What is statistics? – Skewness & Kurtosis

Skewness and Kurtosis
Skewness and Kurtosis are concepts that describe some parts of the dispersion of a dataset and thus, some parts of the shape of a probability distribution in relation to its mean. Therefore, both concepts are very useful.

Skewness: Definition
Skewness refers to the level of asymmetry that the dispersion of a dataset can have with real numbers and thus, it refers also to the probability distribution that this dataset has in relation to its mean. However, to quantify this “level” of asymmetry is very hard and no single rule exists. Instead, a number of formulas and rules exist with many exceptions. Traditionally, skewness can be divided into positive skewness and into negative skewness (see a related example in Graph Figure I) which are also hard to be defined!

Sometimes, when the majority of data in a dataset of real numbers has lower dispersion in its left than in its right, then it can be said that Positive Skewness exists or that this dataset is Left skewed. However, note that this description do not cover all cases.

Sometimes, when the majority of data in a dataset of real numbers has lower dispersion in its right than in its left, then it can be said that Negative Skewness exists or that this dataset is Right skewed. However, note that this description do not cover all cases.

Skewness: Statistical Definition
Statistically, several formulas exist in order to quantify skewness and which is the proper one, it can depend on several factors.
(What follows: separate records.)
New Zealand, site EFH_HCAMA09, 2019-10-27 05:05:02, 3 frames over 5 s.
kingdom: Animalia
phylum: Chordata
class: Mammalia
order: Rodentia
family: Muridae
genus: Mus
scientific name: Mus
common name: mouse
The following formula is named as Pearson’s moment coefficient of skewness for sample:

Skew(X)=(\frac{n\sqrt{(n-1)}}{(n-2)})(\frac{\sum_{i=1}^{n}(X_{i}-\bar{X})^3}{(\sum_{i=1}^{n}(X_{i}-\bar{X})^2)^{3/2}})
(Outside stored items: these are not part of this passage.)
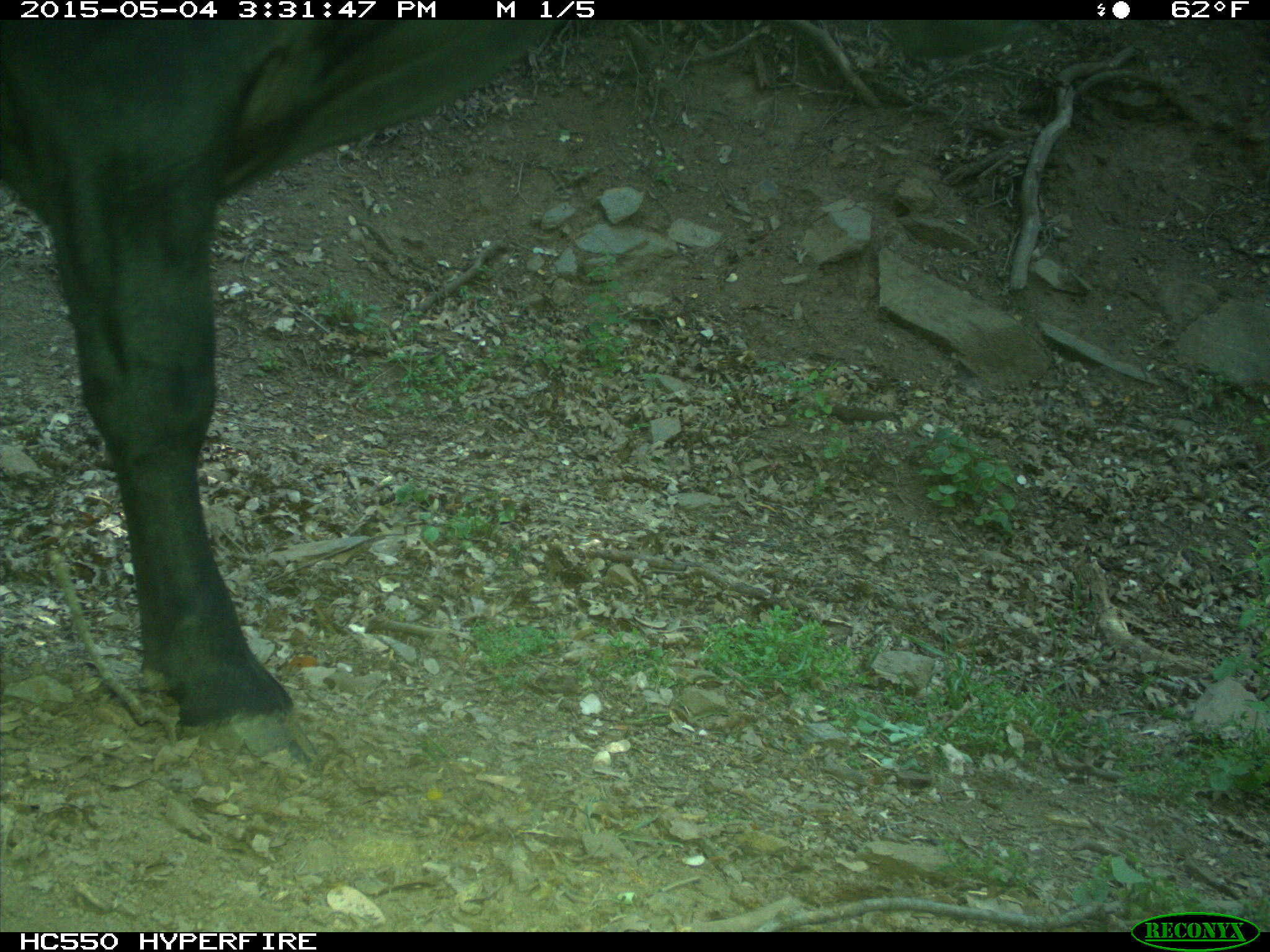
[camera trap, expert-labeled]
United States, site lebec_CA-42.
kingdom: Animalia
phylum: Chordata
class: Mammalia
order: Artiodactyla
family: Bovidae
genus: Bos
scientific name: Bos taurus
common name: domestic cow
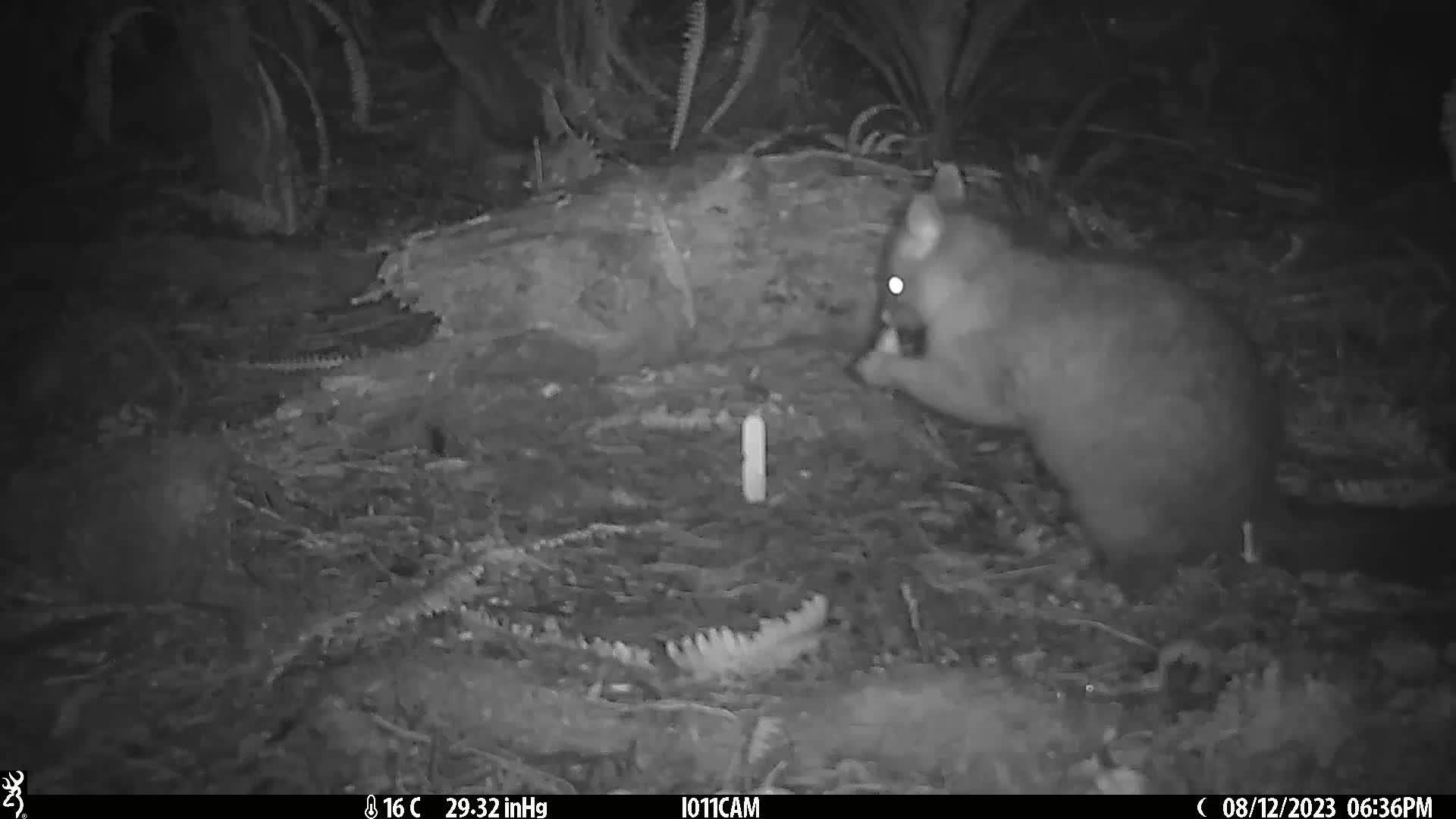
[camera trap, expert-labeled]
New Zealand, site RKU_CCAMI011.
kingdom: Animalia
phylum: Chordata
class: Mammalia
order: Diprotodontia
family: Phalangeridae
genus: Trichosurus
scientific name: Trichosurus vulpecula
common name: common brushtail possum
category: possum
Graph Figure I: Examples of Positive Skewness and Negative Skewness
Skewness

The value of Skewness
i) If Skewness value is less than Skew(X)<-1 or higher than Skew(X)>1 then it can be suggested that Sample data are either Negatively or Positively skewed in relation to its Sample mean. However, this suggests that Sample Data do come from a Population with normal distribution properties.
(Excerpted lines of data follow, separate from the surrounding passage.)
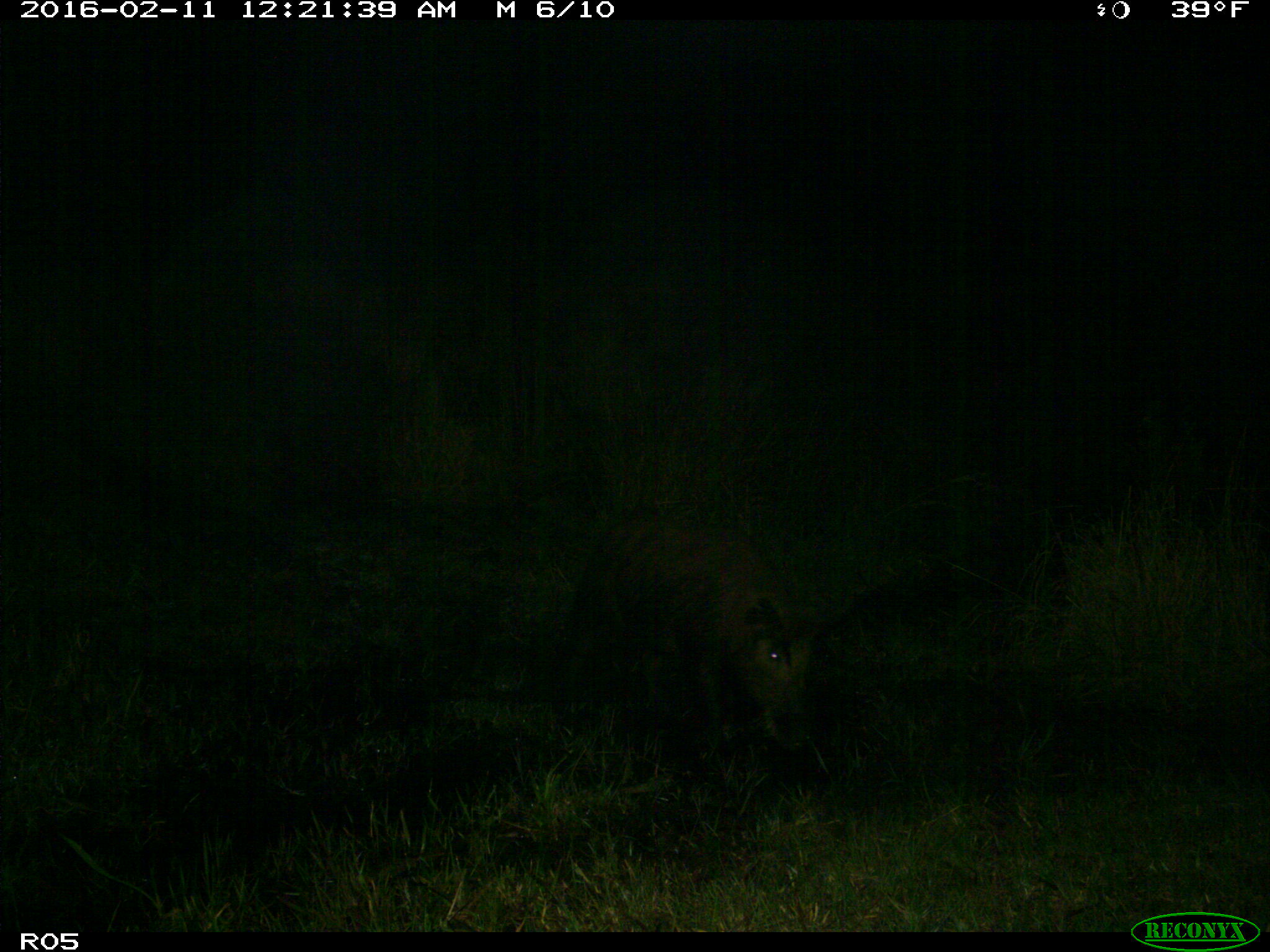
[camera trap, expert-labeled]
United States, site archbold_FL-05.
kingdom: Animalia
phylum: Chordata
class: Mammalia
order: Artiodactyla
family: Suidae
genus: Sus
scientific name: Sus scrofa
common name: wild boar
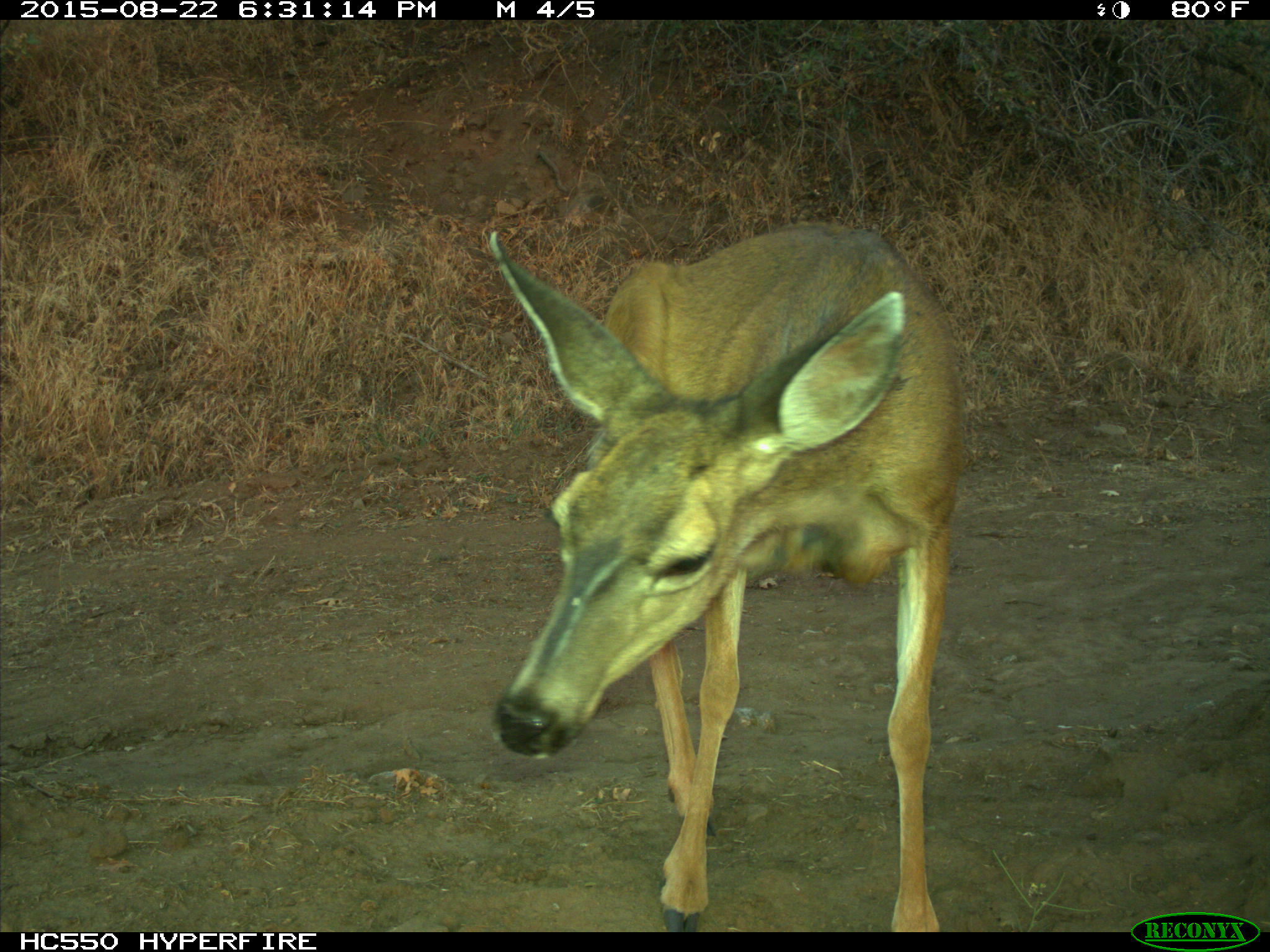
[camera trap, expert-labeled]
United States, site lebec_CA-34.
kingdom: Animalia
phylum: Chordata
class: Mammalia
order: Artiodactyla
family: Cervidae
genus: Odocoileus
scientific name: Odocoileus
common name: deer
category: unidentified deer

ii) If Skewness value is zero 0, then it can suggest that Sample data are not either Negatively or Positively skewed in relation to its Sample mean. However, this suggests that Sample Data do come from a Population with normal distribution properties.

Kurtosis: Definition
Kurtosis is a concept that tries to describe the shape of the peak of a probability distribution. It is a Greek word which is coming from “κυρτός” which means something is curved. It is also hard to quantify Kurtosis. Traditionally, Kurtosis can be divided into three types. its names are Greek words (see Graph Figure II):

  • The platykurtic type which means that the peak of a probability distribution tries to minimize its curvature, that is, it can be named as a “flat-curve”. Usually, it has negative “Excess Kurtosis” e.g -1.20
  • The leptokurtic type which means that the peak of a probability distribution tries to get as sharp as possible. Usually, it has positive “Excess Kurtosis” e.g. +2.10
  • The Mesokurtic type which means that the peak of a probability distribution tries to be between platykurtic and leptokurtic. It is the peak that the Standard Normal Distribution has. Therefore, Its Excess Kurtosis is Zero


  • Kurtosis: Statistical Definition
    Statistically, no a single formula can quantify the all types of Kurtosis. Which formula one must choose, It can depend on several factors. The following formula is named as Pearson’s moment coefficient of Kurtosis for sample. Note that Sample Excess Kurtosis formula represents the Kurtosis in relation to the Kurtosis of a Normal Distribution. Here, only this Pearson formula is given:

    ExKurt(X)=(\frac{n(n+1)}{(n-1)(n-2)(n-3)})(\frac{\sum_{i=1}^{n}(X_{i}-\bar{X})^4}{s^4})-\frac{3(n-1)^2}{(n-2)(n-3)}

    The given Excess Kurtosis formula can be shrunk because the 1st and 3rd fractions produce very small numbers when the size of sample is large e.g. n>20:

    ExKurt(X)=(\frac{1}{n})(\frac{\sum_{i=1}^{n}(X_{i}-\bar{X})^4}{s^4})-3

    Symbol Explanation
    \sum: Indicate the summation of all the results that will be produced when the math operations related to every X_{i} member inside \sum have finished.
    \bar{X}: The mean of the sample
    s: The Standard Deviation of the sample
    n: The size of the sample
    X_{i}: It is replaced each time by a different member of a given dataset, until all members of it have taken part.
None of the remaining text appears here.